ここまで言えばこいつらも爆豪達を助けに行こうなんてしないだろ

 

「轟、お前もだ。お前は周りの空気に流されがちだからな。爆豪達は必ずプロのヒーロー達が、オールマイト達が助け出す。お前の親父もその部隊に参加するだろうよ、だから安心して家で待ってろ」

 

俺がそこまで言った時不意に部屋の扉が鳴った

誰かがノックしているのだろう

 

「お話の途中みたいだけどごめんね。緑谷君の診察を行いたいんだけど」

 

「い、行こうぜ。耳郎とか葉隠とかも気になるし…」

 

と、瀬呂が俺たちに誘う

 

「いやいい。俺は先帰るわ。

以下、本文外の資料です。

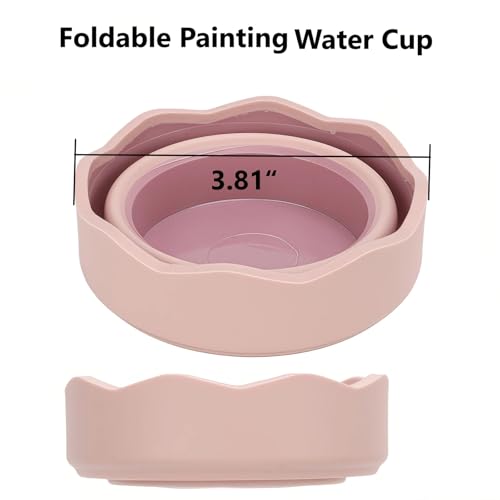 2Pcs Painting Water Cup, Silicone Collapsible Paint Brush Water Cup, 3.81x3.81in Collapsible Brush Washer Cups, Portable Painting Pen Washing Bucket for Cleaning Brushes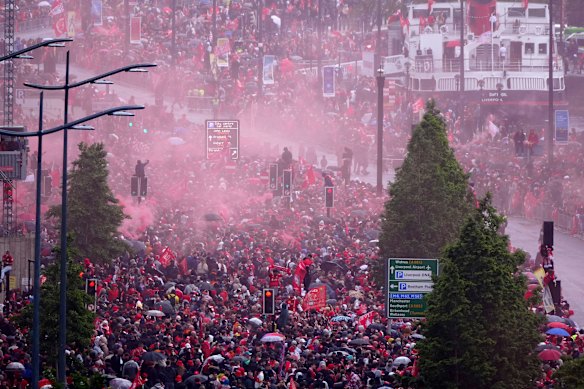 The Liverpool FC parade had transformed the city centre into a sea of red.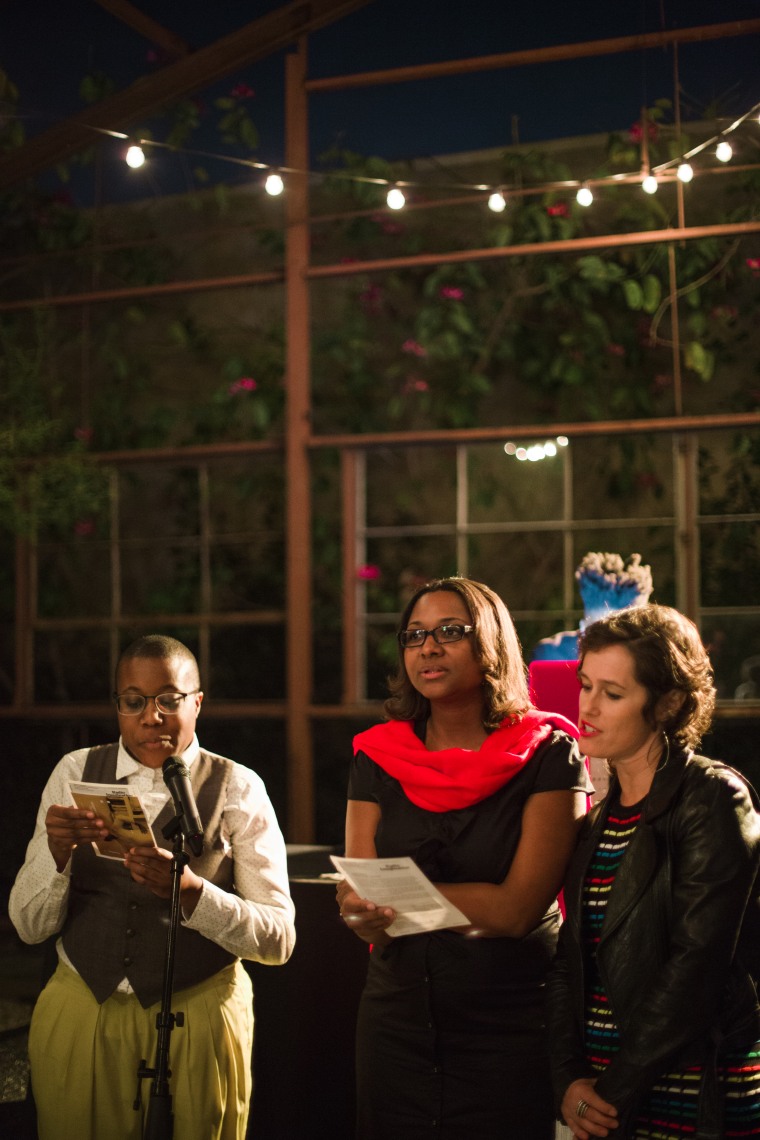 (Right to left) Julia Meltzer, director of Clockshop joins Moya Bailey and Ayana Jamieson of the Octavia E. Butler Legacy Network in a call-and-response reading of an Earthseed verse from Butler's Parable of the Sower.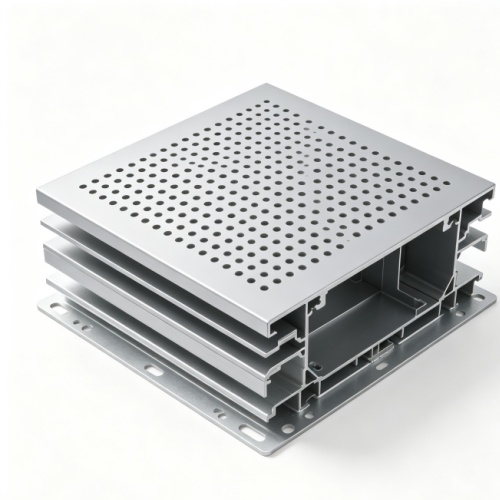 Punched aluminium panel with uniform hole pattern and powder coated finish Punched aluminium panel with uniform hole pattern and powder coated finish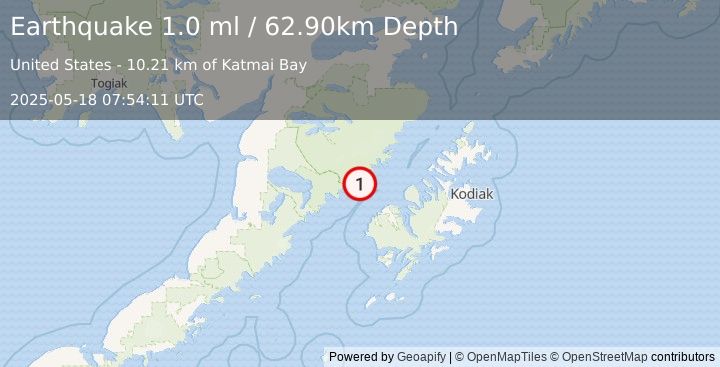 Earthquake 44 km NNW of Karluk, Alaska (1.0 ml) (2025-05-18 07:54:11 UTC)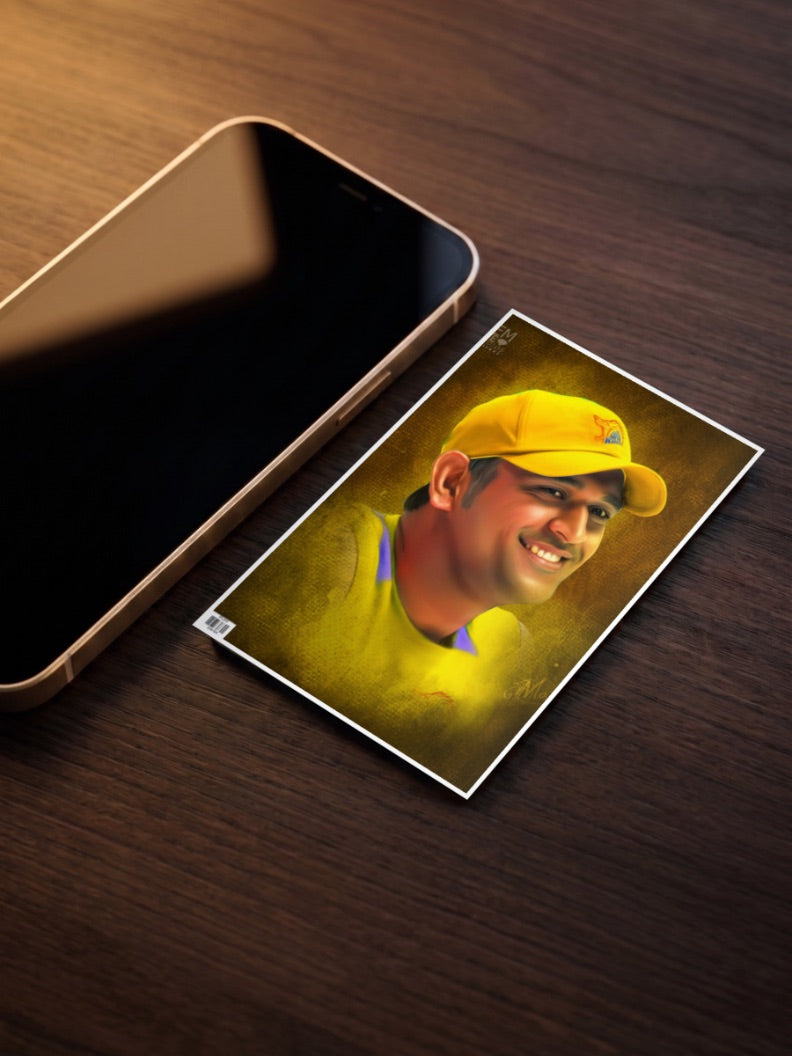 M S Dhoni CSK Poster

またな」

 

流石にあんだけ言った後にみんなと見舞いに回るのは気が引けたしな

そして最後に飯田にボソッと一言だけ伝える

 

「もしもあいつらが助けに行くってなったら連絡くれ」

 

飯田から返事は無かった

だがあいつなら絶対止めるだろうし俺にも連絡を入れるはずだ

その時は個性を使ってでも止めてやる

使うなとか言われてるけどあいつらのためだから

これ以上取り返しのつかないことが起こる前に…

俺の体1つでそれができるなら安いもんだ

 

 

 

 

 

 





青山ビームが無かったから常闇君も助けられなかった…
このことで原作よりも余計にみんな悔しさを増してます


白い影はおろやんでした
頂いた感想ではこっちが誰かわからないという声が多かったイメージ
極死・七夜の描写が下手すぎたのが原因か?
白い七夜といえばおろやんだと思ってたんだが…

あの状態はおろやんの変数弄りによってペナルティが起きていたわけではなく
おろやんによって嶽京のカラーを変更することでランクを引きあげたという感じ
そのため今の嶽君は扱えるランク帯の上限が上がってます
少なくとも歯車戦で使用したアメジスタ位までは楽に…
呼んでないけどアザゼルさんも負担はかかるけど再現可能という上限突破
なお、神は無理です、無理です
無理矢理感ありますがご了承ください



G七夜
希望絶望で主に活躍してる七夜改変キャラ
オロチの神のポーズしてる
葬志貴のモデルになったんだっけ?逆?
その辺ちょっと忘れてしまった

ところで七夜と京の改変キャラってなんであんなに色物キャラ多いんですかね?